_Items drawn from a dataset_
- - - - -
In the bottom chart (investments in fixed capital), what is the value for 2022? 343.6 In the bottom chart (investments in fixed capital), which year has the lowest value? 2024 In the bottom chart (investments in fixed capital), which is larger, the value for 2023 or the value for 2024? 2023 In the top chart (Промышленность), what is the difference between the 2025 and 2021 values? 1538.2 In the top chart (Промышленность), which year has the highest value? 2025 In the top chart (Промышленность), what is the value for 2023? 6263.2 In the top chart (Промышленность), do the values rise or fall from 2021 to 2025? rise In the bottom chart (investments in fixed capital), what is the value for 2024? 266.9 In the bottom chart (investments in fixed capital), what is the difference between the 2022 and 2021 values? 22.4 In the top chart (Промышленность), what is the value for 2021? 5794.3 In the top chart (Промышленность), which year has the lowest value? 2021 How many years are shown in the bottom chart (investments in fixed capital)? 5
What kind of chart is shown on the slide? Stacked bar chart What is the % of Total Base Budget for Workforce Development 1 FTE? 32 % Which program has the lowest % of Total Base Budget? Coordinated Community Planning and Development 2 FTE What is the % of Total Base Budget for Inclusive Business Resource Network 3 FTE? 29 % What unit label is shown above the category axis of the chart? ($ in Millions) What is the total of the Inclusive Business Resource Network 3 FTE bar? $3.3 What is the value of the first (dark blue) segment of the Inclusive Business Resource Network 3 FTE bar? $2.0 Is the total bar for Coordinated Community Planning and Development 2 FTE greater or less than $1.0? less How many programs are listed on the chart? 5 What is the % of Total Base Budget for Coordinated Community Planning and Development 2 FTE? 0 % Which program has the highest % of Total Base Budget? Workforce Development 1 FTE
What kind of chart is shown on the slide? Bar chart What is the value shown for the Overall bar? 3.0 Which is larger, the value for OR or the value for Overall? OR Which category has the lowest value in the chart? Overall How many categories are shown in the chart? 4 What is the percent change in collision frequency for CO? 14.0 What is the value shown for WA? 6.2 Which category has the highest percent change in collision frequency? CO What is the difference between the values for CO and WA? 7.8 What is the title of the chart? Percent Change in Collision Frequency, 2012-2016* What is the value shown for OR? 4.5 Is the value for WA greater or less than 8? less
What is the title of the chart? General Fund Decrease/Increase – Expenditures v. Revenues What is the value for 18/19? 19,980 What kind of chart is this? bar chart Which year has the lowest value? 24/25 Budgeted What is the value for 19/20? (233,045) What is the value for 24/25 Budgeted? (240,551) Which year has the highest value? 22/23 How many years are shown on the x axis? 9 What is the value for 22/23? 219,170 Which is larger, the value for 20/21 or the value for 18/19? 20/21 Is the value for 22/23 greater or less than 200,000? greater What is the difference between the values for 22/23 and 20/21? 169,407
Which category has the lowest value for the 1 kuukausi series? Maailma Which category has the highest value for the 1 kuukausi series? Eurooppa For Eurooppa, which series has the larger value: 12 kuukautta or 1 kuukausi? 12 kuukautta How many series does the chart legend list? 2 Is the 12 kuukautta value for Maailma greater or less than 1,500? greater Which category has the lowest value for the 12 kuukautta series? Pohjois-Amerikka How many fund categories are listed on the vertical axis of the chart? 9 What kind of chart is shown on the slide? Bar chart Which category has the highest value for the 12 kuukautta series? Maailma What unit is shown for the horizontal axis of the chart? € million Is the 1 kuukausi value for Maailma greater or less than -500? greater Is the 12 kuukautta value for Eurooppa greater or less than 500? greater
- - - - -
_HOW TO COMPLETE THIS TASK_
Filter the items above, keeping every line that contains the string "categories", and treat matching as case-sensitive.

_OUTPUT_
What kind of chart is shown on the slide? Bar chart What is the value shown for the Overall bar? 3.0 Which is larger, the value for OR or the value for Overall? OR Which category has the lowest value in the chart? Overall How many categories are shown in the chart? 4 What is the percent change in collision frequency for CO? 14.0 What is the value shown for WA? 6.2 Which category has the highest percent change in collision frequency? CO What is the difference between the values for CO and WA? 7.8 What is the title of the chart? Percent Change in Collision Frequency, 2012-2016* What is the value shown for OR? 4.5 Is the value for WA greater or less than 8? less
Which category has the lowest value for the 1 kuukausi series? Maailma Which category has the highest value for the 1 kuukausi series? Eurooppa For Eurooppa, which series has the larger value: 12 kuukautta or 1 kuukausi? 12 kuukautta How many series does the chart legend list? 2 Is the 12 kuukautta value for Maailma greater or less than 1,500? greater Which category has the lowest value for the 12 kuukautta series? Pohjois-Amerikka How many fund categories are listed on the vertical axis of the chart? 9 What kind of chart is shown on the slide? Bar chart Which category has the highest value for the 12 kuukautta series? Maailma What unit is shown for the horizontal axis of the chart? € million Is the 1 kuukausi value for Maailma greater or less than -500? greater Is the 12 kuukautta value for Eurooppa greater or less than 500? greater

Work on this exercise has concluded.